◆ Extracted text ◆
/---

Each of these Merge Replication options will impact overall Merge Replication performance.  Search SQL BOL and MSDN Forums for detailed explanation of each feature.  Every user’s environment is different.  Make small changes in a test environment to learn impact of each change.  I’ll write more information in a separate “Merge Performance Tuning” post.

  • -DownloadGenerationsPerBatch
  • –ParallelUploadDownload
  • -SrcThreads
  • -DestThreads
  • -MakeGenerationInterval
  • -DownloadGenerationsPerBatch
  • -UploadGenerationsPerBatch
Non-Convergence.

When a synchronization fail to Merge data you may notice rows being removed form the Subscriber or rows showing up on a different subscriber.  The subscriber is considered “non-converged”.  Most common cause is overly complex Subset/Join filter logic resulting in unexpected data movement.  I’ll write another post on “Merge Non-Convergence”.  Some tools to help with non-convergence include:

  • sp_mergedummyupdate  (really cool way to trigger a Merge on an individual row,  see SQL BOL)
  • tablediff.exe (really cool way to get all TSQL needed to manually bring Pub/Sub in sync)
General Merge Replication Best Practices

Plan for when it break.  Try to experiment with different failure to learn how in your environment steps you’ll need to get it back up and running.  Nothing quite like having to fix it before its really broken.

Keep Article filter logic as simple as possible.  Keep Article filter logic as simple as possible.  Yes important enough to say it twice.  I’ve seem some very complex logic to try and determine what data goes to which subscriber.  De-normalize the data if needed.  This is important enough that I’ll post a separate topic just on “Merge Filters”.

Look at Publication SUBSET and JOIN filters and verify all columns referenced have indexes defined.  I spent many hours trying to “tune” Merge Replication and track down the problem to a columns used in row filter or join filter that was missing an index forcing the Query Optimizer to Table Scan.

While on subject of Merge Filters, verify you’re using “precomputed partitions”.  To confirm, script out the publication and check for use_partition_groups = ‘true’.  When ‘false’ usually indicates the Filter logic was overly complex and Merge was unable to determine how to preallocated data into buckets for each subscriber.  Examine the Filter logic and look for ways to simplify via denormalization of the tables if needed.

\---

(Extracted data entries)
/---

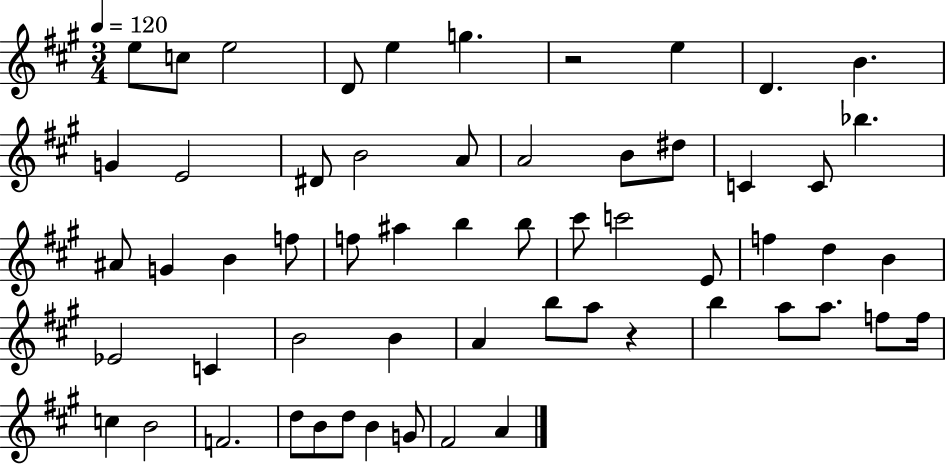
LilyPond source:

{
  \clef treble
  \numericTimeSignature
  \time 3/4
  \key a \major
  \tempo 4 = 120
  e''8 c''8 e''2 | d'8 e''4 g''4. | r2 e''4 | d'4. b'4. | \break g'4 e'2 | dis'8 b'2 a'8 | a'2 b'8 dis''8 | c'4 c'8 bes''4. | \break ais'8 g'4 b'4 f''8 | f''8 ais''4 b''4 b''8 | cis'''8 c'''2 e'8 | f''4 d''4 b'4 | \break ees'2 c'4 | b'2 b'4 | a'4 b''8 a''8 r4 | b''4 a''8 a''8. f''8 f''16 | \break c''4 b'2 | f'2. | d''8 b'8 d''8 b'4 g'8 | fis'2 a'4 | \break \bar "|."
}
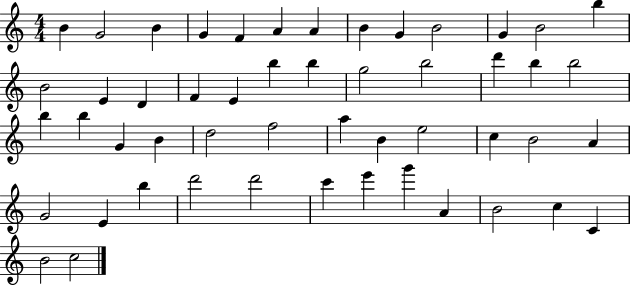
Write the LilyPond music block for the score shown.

{
  \clef treble
  \numericTimeSignature
  \time 4/4
  \key c \major
  b'4 g'2 b'4 | g'4 f'4 a'4 a'4 | b'4 g'4 b'2 | g'4 b'2 b''4 | \break b'2 e'4 d'4 | f'4 e'4 b''4 b''4 | g''2 b''2 | d'''4 b''4 b''2 | \break b''4 b''4 g'4 b'4 | d''2 f''2 | a''4 b'4 e''2 | c''4 b'2 a'4 | \break g'2 e'4 b''4 | d'''2 d'''2 | c'''4 e'''4 g'''4 a'4 | b'2 c''4 c'4 | \break b'2 c''2 | \bar "|."
}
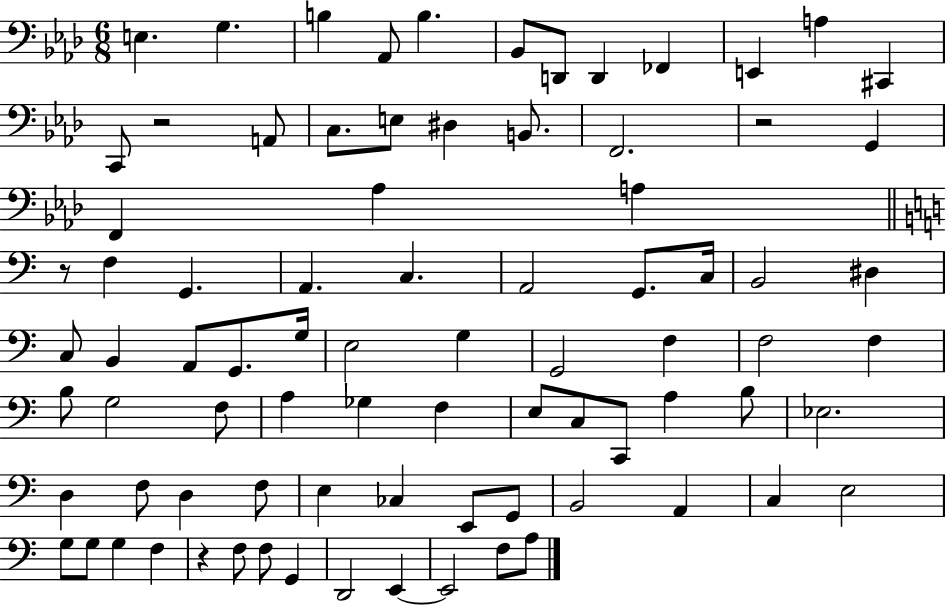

\---

◆ Complete the following ◆
1) Show each line of the listing that contains the string "LilyPond", treating uppercase and lowercase as different.
2) Carry on the Merge Replication text from its final sentence.

◆ Answer set ◆
1)
LilyPond source:
Write the LilyPond music block for the score shown.

2)
sp_addmergepublication . . . @use_partition_groups = ‘true’

http://msdn.microsoft.com/en-us/library/ms151737.aspx

Minimize conflicts through publication design and application behavior. Check the _CONFLICT tables and analyze why the conflicts are occurring.  If you can eliminate root cause for these conflicts you’ll greatly improve the synchronization performance.  I’ll post a separate topic on “Merge Conflicts”.

Limit the use of Large Object (LOB) data types (varchar(max), nvarchar(max), varbinary(max)).  Yes, you can replicate these, but see if you can find another way to move the LOB between servers use Merge to move data in other columns.  For example, split the LOB data into its own table with a 1-1 relationship to main data table.  This way if the non LOB data changes, like “date last modified” you’re not re-replicating the LOB data.  You can even use SSIS to keep servers updated.

While on the subject of data types, avoid IDENTITIES.  Yes, I know, they are supported in the product, but if look at all the logic to ensure each user has a subset of personal Identity values and what is needed “refresh” when subscriber runs out of ranges you’ll wonder how it ever worked.  Most developers/DBAs are instead using GUIDs.  If you must have Identity values, use BIGINT with “manual range management” then RESEED each subscriber to a private range.  We had one customer calculate BIGINT with high SEED value would allow subscribers 30 years of new data.  That takes them all the ways to SQL 2040 without having to RESEED.

Publish only the data required.  Because replication is easy to set up, there is a tendency to publish more data than is actually required. This can consume additional resources within the distribution databases and snapshot files, and can lower the throughput for required data. Avoid publishing unnecessary tables and consider updating publications less frequently.

Set user-defined triggers and check constraints to “not for replication”.  These don’t need to fire when Replication is moving data as the data should have already been checked and verified using the initial application UPD/INS/DEL.

If large number of Merge subscribers, use PULL and stagger the synchronization schedule.  You can even limit the number of simultaneous Merge Agents to reduce system overhead.

Watch that RETENTION PERIOD.  Nice to keep 2 weeks of Merge Tracking data just in case a subscriber has been offline for 2 weeks, but at what cost in terms of Replication overhead.  Keep RP to minimum without getting you into trouble.

Perform regular index maintenance, update stats, reindex, on Replication system tables just like you do for user tables.

  • MSmerge_contents
  • MSmerge_genhistory
  • MSmerge_tombstone
  • MSmerge_current_partition_mappings
  • MSmerge_past_partition_mappings

A lot of DELETEs or “out of partition changes” can slow down performance.  Track how often these occur and reason why.  For example, is application doing a DELETE followed by INSERT instead of an UPDATE?  This will force Merge to track both the DELETE as well as the INSERT instead of just one UPDATE.  Deletes are tracked in these Merge system tables.

  • MSmerge_tombstone
  • MSmerge_past_partition_mappings

Great thing about Merge Replication is that as you add more subscribers you can always "scale out" by adding another "re-publisher".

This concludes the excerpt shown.